Still happens under 2.6.32-17-generic #26-Ubuntu. It's now much less pronounced, but the system more frequently hard locks when the filesystem goes read-only, and so requires a power cycle to restart. This situation also leads to the requirement to run e2fsck from a CD.

Revision history for this message
Scott Testerman (scott-testerman) wrote :

Have now been running kernel 2.6.33-020633-generic for over 24 hours with no read-only events. Even better, after the system locks up due to various i855 xorg problems, on reboot the machine is experiencing no data loss at all. Seems clear the data loss issue has been resolved upstream.

Revision history for this message
Scott Testerman (scott-testerman) wrote :

Kernel 2.6.32-18-generic no longer has spontaneous corruption at all. When the system hard locks due to other problems (an xserver lockup, for instance), the system still requires running e2fsck from a CD, and can still experience significant corruption. This is distinctly different from 2.6.33, which has only very minor, understandable, errors under the same conditions.

• **Recorded information**
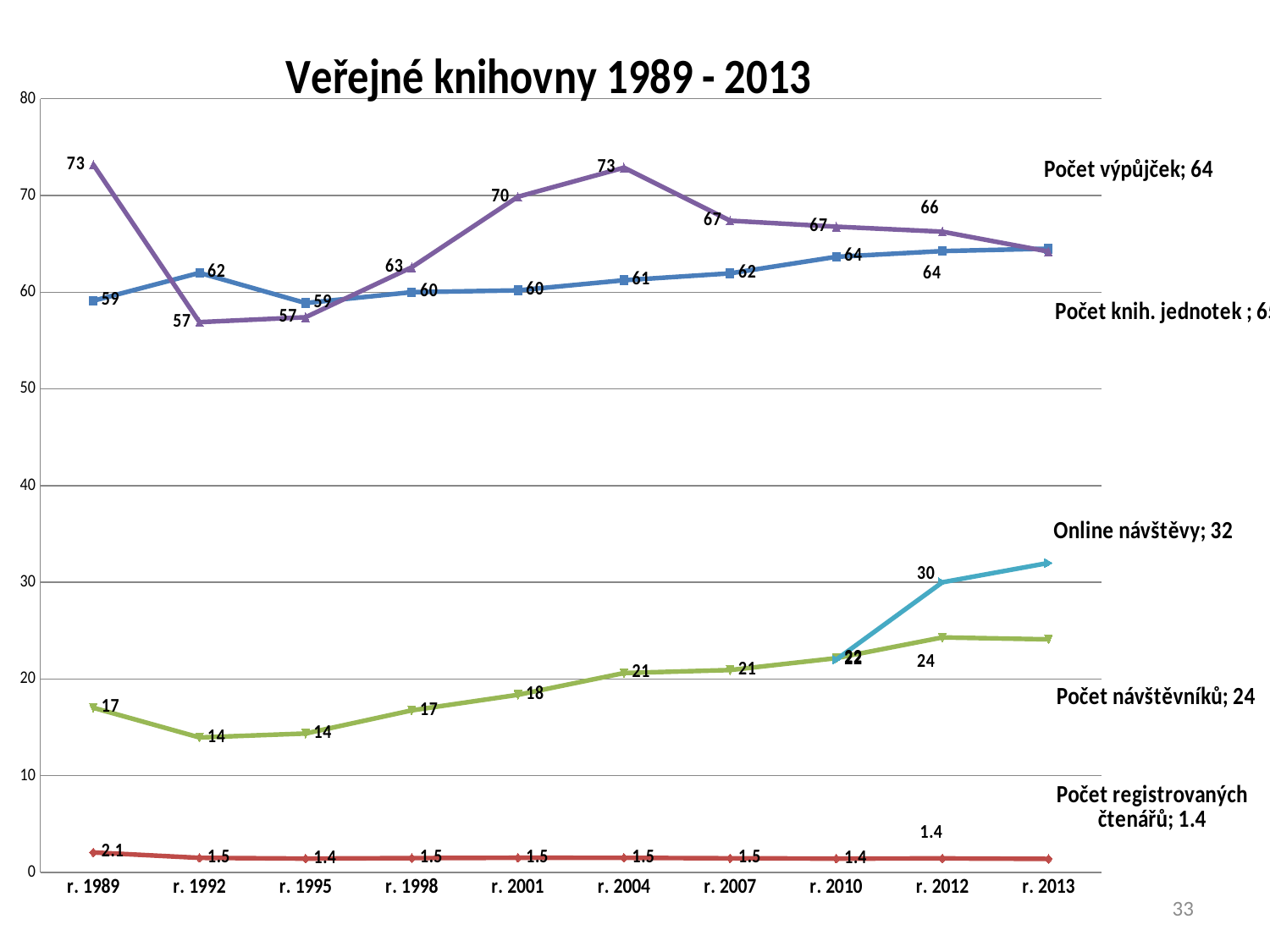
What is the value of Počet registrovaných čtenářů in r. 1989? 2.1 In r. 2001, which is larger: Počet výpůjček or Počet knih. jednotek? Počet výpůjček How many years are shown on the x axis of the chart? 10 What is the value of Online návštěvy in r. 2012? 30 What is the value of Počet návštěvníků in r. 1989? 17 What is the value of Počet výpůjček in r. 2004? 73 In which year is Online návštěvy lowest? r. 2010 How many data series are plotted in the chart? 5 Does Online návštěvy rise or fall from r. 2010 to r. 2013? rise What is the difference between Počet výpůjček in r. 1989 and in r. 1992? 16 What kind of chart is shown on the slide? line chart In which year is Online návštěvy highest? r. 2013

• **Activities**
#1 In the kernel bug thread, what does a system running 2.6.32-17-generic need in order to restart after it hard locks?
#2 In the kernel bug thread, why does the poster conclude that the data loss issue has been resolved upstream? Answer in one to three sentences.

• **Responses to the tasks**
#1 A power cycle.

#2 Kernel 2.6.33-020633-generic ran for over 24 hours with no read-only events. Even after the system locked up from i855 xorg problems, rebooting caused no data loss at all.